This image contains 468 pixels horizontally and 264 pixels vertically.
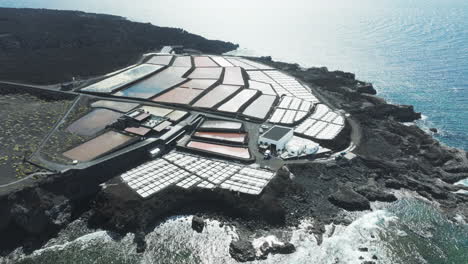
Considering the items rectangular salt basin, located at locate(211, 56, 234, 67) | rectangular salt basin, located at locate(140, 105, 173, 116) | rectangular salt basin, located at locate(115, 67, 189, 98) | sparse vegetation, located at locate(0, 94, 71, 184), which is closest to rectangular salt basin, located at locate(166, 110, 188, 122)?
rectangular salt basin, located at locate(140, 105, 173, 116)

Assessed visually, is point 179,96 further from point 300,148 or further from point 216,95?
point 300,148

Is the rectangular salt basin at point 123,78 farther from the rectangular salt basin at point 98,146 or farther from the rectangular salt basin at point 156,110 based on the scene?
the rectangular salt basin at point 98,146

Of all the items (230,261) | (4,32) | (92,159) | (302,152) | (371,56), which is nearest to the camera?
(230,261)

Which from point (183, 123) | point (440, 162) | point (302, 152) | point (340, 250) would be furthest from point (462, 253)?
point (183, 123)

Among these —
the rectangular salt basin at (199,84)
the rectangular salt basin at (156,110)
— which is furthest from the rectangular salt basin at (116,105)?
the rectangular salt basin at (199,84)

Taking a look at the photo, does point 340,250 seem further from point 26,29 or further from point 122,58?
point 26,29

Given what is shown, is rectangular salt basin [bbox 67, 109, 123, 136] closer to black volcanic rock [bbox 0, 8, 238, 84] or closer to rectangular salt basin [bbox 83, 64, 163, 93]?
rectangular salt basin [bbox 83, 64, 163, 93]

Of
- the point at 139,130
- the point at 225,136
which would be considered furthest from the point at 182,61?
the point at 225,136
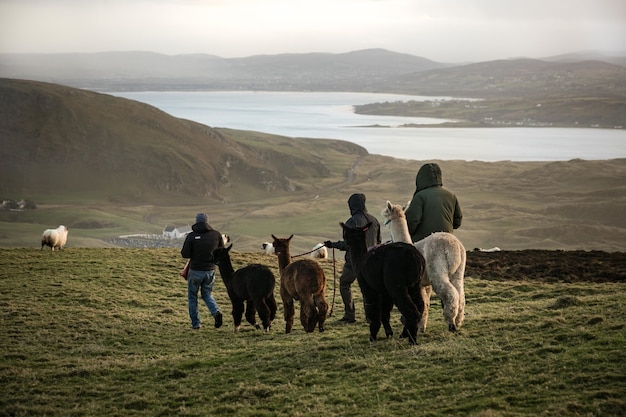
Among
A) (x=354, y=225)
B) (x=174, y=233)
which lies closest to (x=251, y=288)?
(x=354, y=225)

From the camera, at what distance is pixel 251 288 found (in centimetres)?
1413

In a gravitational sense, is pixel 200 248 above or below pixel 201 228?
below

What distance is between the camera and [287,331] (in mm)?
14117

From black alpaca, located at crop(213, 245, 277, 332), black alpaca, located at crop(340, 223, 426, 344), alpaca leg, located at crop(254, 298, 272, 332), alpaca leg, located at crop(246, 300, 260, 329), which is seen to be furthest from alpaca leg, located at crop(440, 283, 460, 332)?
alpaca leg, located at crop(246, 300, 260, 329)

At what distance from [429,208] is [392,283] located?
2447 mm

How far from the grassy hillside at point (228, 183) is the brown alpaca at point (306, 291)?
61.4m

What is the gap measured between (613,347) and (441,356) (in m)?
2.36

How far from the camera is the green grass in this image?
8.64 metres

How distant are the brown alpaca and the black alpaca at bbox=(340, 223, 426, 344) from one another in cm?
154

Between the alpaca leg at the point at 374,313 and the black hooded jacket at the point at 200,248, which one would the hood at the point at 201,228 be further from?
the alpaca leg at the point at 374,313

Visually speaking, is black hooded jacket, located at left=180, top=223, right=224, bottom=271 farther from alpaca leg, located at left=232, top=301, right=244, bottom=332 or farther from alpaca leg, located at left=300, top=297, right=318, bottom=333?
alpaca leg, located at left=300, top=297, right=318, bottom=333

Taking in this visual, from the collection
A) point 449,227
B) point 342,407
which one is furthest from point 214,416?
point 449,227

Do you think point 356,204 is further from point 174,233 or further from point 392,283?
point 174,233

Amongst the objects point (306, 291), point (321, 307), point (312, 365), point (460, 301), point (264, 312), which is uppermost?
point (460, 301)
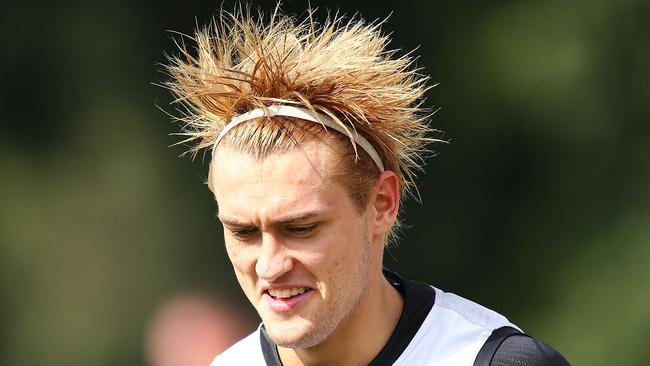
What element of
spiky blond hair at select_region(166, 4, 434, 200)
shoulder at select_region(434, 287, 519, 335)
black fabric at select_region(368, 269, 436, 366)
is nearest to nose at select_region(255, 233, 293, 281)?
spiky blond hair at select_region(166, 4, 434, 200)

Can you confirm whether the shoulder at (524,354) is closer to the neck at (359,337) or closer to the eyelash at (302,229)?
the neck at (359,337)

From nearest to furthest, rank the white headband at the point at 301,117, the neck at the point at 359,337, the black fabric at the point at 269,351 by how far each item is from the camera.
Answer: the white headband at the point at 301,117
the neck at the point at 359,337
the black fabric at the point at 269,351

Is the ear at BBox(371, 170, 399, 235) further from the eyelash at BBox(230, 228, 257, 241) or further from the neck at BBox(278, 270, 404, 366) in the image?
the eyelash at BBox(230, 228, 257, 241)

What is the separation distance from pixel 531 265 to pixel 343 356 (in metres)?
3.51

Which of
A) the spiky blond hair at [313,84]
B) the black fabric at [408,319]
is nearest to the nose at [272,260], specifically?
the spiky blond hair at [313,84]

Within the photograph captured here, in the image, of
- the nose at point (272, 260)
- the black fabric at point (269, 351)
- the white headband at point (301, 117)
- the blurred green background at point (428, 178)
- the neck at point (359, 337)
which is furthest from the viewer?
the blurred green background at point (428, 178)

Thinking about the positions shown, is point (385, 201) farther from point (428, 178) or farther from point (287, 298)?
point (428, 178)

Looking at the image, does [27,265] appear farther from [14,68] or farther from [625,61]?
[625,61]

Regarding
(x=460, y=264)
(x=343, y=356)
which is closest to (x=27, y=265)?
(x=460, y=264)

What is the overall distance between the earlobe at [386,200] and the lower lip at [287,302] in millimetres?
296

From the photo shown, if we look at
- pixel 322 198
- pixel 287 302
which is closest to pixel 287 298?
pixel 287 302

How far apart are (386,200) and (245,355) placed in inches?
22.8

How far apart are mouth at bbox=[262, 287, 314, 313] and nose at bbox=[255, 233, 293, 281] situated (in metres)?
0.05

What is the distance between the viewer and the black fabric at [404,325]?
9.12ft
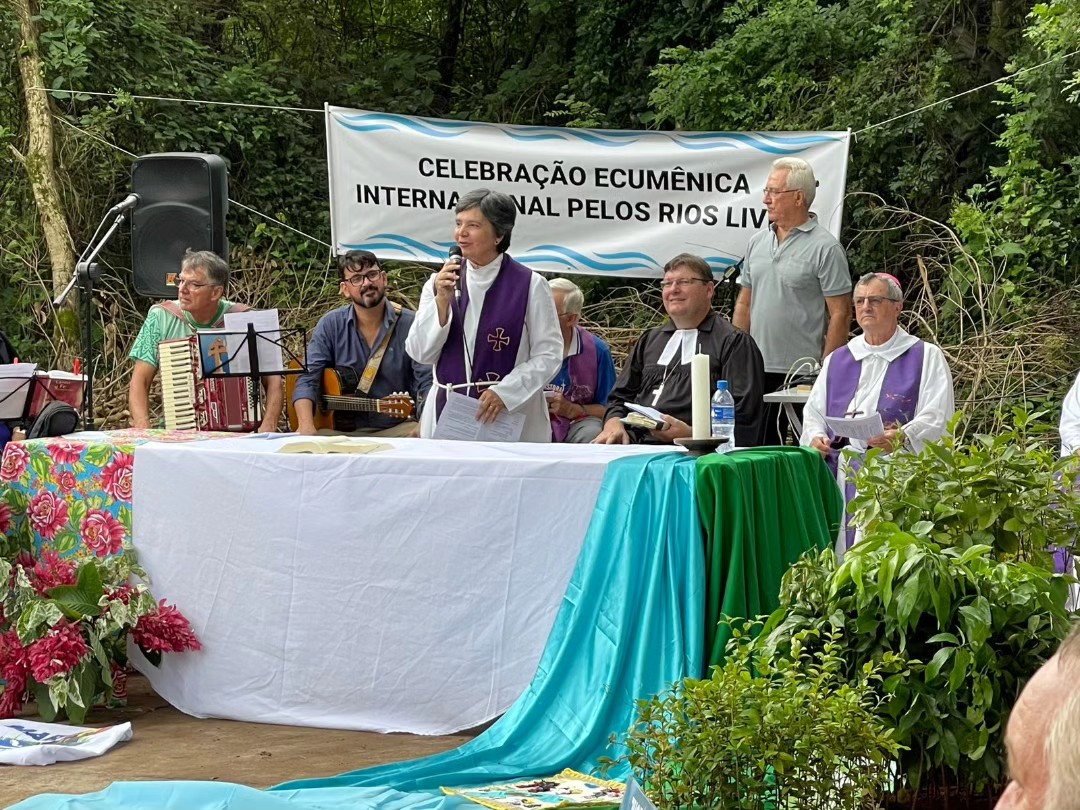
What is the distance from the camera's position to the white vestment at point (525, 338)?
5.80 meters

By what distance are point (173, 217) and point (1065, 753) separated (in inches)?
307

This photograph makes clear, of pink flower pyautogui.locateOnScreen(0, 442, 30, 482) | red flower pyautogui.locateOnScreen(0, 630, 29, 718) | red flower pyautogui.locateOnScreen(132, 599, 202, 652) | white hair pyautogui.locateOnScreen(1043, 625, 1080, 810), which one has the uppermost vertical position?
white hair pyautogui.locateOnScreen(1043, 625, 1080, 810)

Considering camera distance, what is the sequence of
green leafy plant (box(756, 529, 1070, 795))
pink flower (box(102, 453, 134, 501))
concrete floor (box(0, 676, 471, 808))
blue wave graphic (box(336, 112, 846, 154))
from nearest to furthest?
green leafy plant (box(756, 529, 1070, 795))
concrete floor (box(0, 676, 471, 808))
pink flower (box(102, 453, 134, 501))
blue wave graphic (box(336, 112, 846, 154))

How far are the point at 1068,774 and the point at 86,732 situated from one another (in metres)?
4.10

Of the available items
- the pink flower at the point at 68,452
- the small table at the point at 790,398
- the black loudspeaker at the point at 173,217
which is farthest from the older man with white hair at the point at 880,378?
the black loudspeaker at the point at 173,217

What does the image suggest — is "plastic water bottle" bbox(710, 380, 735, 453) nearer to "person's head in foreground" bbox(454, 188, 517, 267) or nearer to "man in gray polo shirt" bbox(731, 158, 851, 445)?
"person's head in foreground" bbox(454, 188, 517, 267)

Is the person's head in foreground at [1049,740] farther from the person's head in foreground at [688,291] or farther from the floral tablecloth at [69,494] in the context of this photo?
the person's head in foreground at [688,291]

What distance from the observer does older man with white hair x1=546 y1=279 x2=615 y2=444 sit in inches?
290

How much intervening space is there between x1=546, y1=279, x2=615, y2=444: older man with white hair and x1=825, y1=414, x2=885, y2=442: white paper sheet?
5.77 feet

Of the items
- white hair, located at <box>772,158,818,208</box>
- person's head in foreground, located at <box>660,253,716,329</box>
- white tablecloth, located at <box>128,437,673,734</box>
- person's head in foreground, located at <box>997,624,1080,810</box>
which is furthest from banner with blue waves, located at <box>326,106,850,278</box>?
person's head in foreground, located at <box>997,624,1080,810</box>

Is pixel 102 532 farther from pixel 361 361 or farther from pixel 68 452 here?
pixel 361 361

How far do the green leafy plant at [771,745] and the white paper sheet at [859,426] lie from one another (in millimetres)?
2976

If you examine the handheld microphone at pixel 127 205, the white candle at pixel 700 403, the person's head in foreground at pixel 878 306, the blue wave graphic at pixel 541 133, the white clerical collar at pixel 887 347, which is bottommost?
the white candle at pixel 700 403

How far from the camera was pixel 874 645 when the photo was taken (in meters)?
2.99
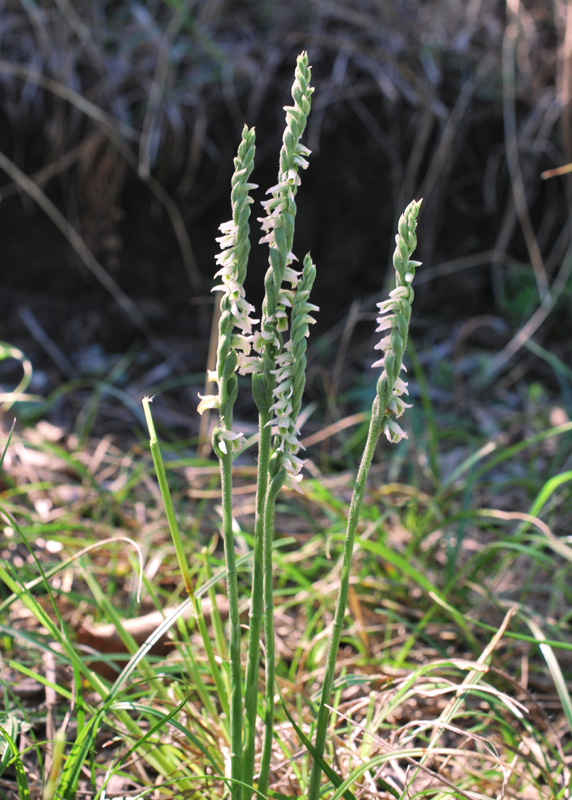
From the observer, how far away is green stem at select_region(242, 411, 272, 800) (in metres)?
0.73

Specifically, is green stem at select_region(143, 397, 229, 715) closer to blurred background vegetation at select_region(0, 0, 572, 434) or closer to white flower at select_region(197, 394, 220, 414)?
white flower at select_region(197, 394, 220, 414)

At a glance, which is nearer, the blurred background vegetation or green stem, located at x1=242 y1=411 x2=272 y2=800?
green stem, located at x1=242 y1=411 x2=272 y2=800

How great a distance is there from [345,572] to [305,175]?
2279mm

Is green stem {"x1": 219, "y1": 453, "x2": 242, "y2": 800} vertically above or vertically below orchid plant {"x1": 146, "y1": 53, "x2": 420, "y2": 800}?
below

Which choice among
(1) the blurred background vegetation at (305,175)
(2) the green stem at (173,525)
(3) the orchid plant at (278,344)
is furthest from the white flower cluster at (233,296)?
(1) the blurred background vegetation at (305,175)

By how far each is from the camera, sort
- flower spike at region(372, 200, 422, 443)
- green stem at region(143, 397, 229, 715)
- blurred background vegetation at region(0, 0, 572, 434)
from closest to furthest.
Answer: flower spike at region(372, 200, 422, 443), green stem at region(143, 397, 229, 715), blurred background vegetation at region(0, 0, 572, 434)

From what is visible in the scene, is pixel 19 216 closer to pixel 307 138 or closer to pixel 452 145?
pixel 307 138

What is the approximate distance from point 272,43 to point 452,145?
0.84 metres

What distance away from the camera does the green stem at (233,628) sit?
29.4 inches

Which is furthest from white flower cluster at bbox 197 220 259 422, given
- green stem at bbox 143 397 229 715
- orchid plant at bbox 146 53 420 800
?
green stem at bbox 143 397 229 715

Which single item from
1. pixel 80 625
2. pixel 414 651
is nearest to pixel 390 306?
pixel 414 651

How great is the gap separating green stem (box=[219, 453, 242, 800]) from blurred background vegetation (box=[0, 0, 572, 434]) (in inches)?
79.0

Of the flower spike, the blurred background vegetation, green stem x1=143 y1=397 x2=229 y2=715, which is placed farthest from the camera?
the blurred background vegetation

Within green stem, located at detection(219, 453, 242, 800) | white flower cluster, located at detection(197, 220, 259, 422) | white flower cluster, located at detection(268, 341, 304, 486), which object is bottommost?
green stem, located at detection(219, 453, 242, 800)
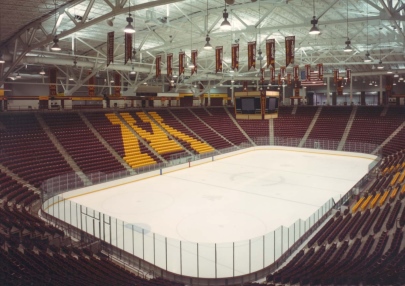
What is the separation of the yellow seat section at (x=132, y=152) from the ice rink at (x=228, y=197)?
2.41m

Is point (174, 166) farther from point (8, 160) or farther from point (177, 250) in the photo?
point (177, 250)

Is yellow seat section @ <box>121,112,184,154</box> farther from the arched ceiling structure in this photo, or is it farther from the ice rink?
the arched ceiling structure

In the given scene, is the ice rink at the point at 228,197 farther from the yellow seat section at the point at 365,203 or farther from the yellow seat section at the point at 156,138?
the yellow seat section at the point at 156,138

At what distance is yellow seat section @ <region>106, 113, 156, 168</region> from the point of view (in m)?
26.6

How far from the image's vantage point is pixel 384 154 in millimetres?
30719

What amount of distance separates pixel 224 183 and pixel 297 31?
Answer: 1492 centimetres

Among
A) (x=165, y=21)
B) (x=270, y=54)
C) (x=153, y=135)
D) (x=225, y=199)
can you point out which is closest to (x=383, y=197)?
(x=225, y=199)

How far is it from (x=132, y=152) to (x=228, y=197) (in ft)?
37.3

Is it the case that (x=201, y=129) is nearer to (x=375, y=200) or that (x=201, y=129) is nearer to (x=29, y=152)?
(x=29, y=152)

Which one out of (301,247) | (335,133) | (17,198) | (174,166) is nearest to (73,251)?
(17,198)

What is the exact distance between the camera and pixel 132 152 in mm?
28078

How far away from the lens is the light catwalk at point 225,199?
14469 millimetres

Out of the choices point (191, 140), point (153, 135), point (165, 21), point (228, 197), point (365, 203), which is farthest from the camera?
point (191, 140)

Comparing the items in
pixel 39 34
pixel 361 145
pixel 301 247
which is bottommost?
pixel 301 247
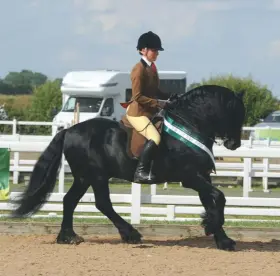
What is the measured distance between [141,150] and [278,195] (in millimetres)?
9477

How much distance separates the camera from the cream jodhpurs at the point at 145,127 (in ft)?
33.7

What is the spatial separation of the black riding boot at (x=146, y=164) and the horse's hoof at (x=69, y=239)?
108 centimetres

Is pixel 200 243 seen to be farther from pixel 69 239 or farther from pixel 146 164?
pixel 69 239

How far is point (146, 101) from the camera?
33.9 ft

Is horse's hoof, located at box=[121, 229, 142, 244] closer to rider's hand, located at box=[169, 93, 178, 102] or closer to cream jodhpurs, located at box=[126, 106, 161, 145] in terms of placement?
cream jodhpurs, located at box=[126, 106, 161, 145]

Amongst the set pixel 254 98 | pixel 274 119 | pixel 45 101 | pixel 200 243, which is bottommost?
pixel 45 101

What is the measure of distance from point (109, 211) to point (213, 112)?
180cm

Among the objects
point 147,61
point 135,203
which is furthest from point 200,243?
point 147,61

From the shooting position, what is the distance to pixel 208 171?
10383 millimetres

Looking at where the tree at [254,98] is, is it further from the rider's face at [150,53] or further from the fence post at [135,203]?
the rider's face at [150,53]

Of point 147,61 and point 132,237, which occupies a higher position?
point 147,61

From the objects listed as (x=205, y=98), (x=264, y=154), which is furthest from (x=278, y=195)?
(x=205, y=98)

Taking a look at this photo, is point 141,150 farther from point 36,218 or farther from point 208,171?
point 36,218

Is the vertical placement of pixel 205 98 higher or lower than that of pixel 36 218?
higher
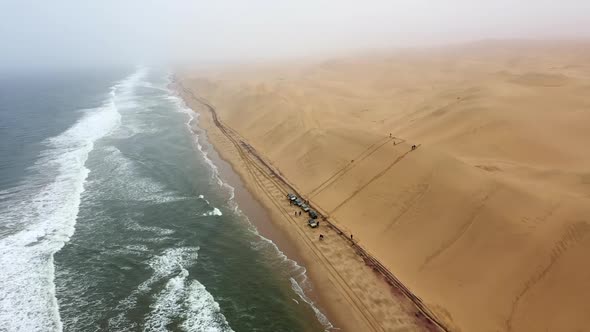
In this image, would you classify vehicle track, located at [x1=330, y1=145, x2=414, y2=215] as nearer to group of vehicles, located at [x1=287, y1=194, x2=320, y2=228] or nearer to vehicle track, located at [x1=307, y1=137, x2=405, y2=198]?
group of vehicles, located at [x1=287, y1=194, x2=320, y2=228]

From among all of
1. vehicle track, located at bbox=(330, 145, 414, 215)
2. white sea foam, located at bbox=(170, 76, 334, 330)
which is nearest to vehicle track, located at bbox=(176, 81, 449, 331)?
vehicle track, located at bbox=(330, 145, 414, 215)

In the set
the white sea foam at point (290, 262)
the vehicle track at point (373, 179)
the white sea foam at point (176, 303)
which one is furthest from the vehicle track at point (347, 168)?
the white sea foam at point (176, 303)

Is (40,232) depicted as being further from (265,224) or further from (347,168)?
(347,168)

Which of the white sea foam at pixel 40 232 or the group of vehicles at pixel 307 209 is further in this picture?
the group of vehicles at pixel 307 209

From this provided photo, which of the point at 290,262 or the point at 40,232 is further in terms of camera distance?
the point at 40,232

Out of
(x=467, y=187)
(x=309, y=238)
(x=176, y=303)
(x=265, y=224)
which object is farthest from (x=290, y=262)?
(x=467, y=187)

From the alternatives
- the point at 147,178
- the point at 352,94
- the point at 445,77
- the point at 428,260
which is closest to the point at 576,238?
the point at 428,260

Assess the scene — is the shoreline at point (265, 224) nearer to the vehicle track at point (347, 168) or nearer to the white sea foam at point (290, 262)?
the white sea foam at point (290, 262)
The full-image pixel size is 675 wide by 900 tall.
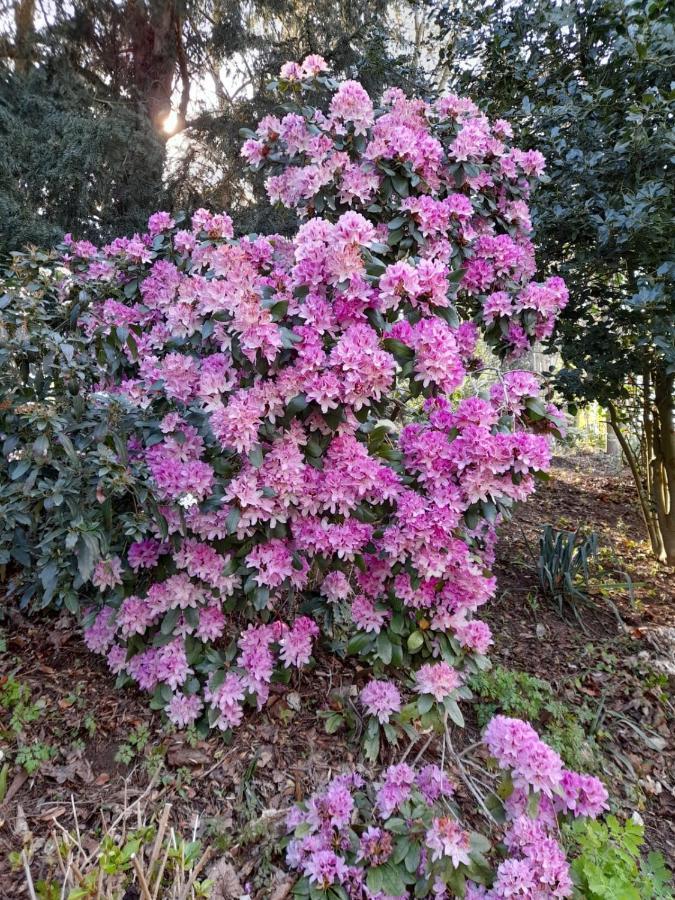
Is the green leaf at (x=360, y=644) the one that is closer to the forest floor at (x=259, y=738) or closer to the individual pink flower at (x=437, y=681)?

——

Each line from the one containing "From this provided" through the last line of the listing is to be given again exactly, with no pictures and no other lines.

RESULT OF THE EXERCISE →
From this provided photo, which of the point at 290,262 or the point at 40,232 is further in terms of camera distance?
the point at 40,232

Out of
(x=467, y=187)
(x=309, y=238)
(x=176, y=303)
(x=265, y=224)
which object is farthest from (x=290, y=262)?
(x=467, y=187)

From the alternatives
- the point at 147,178
- the point at 352,94
- the point at 445,77
- the point at 428,260
which is closest to the point at 576,238?
the point at 428,260

Assess the scene — is the shoreline at point (265, 224) nearer to the vehicle track at point (347, 168) or nearer to the white sea foam at point (290, 262)?
the white sea foam at point (290, 262)
The full-image pixel size is 675 wide by 900 tall.
Is the green leaf at (x=360, y=644) the one that is closer to the forest floor at (x=259, y=738) or closer to the individual pink flower at (x=437, y=681)?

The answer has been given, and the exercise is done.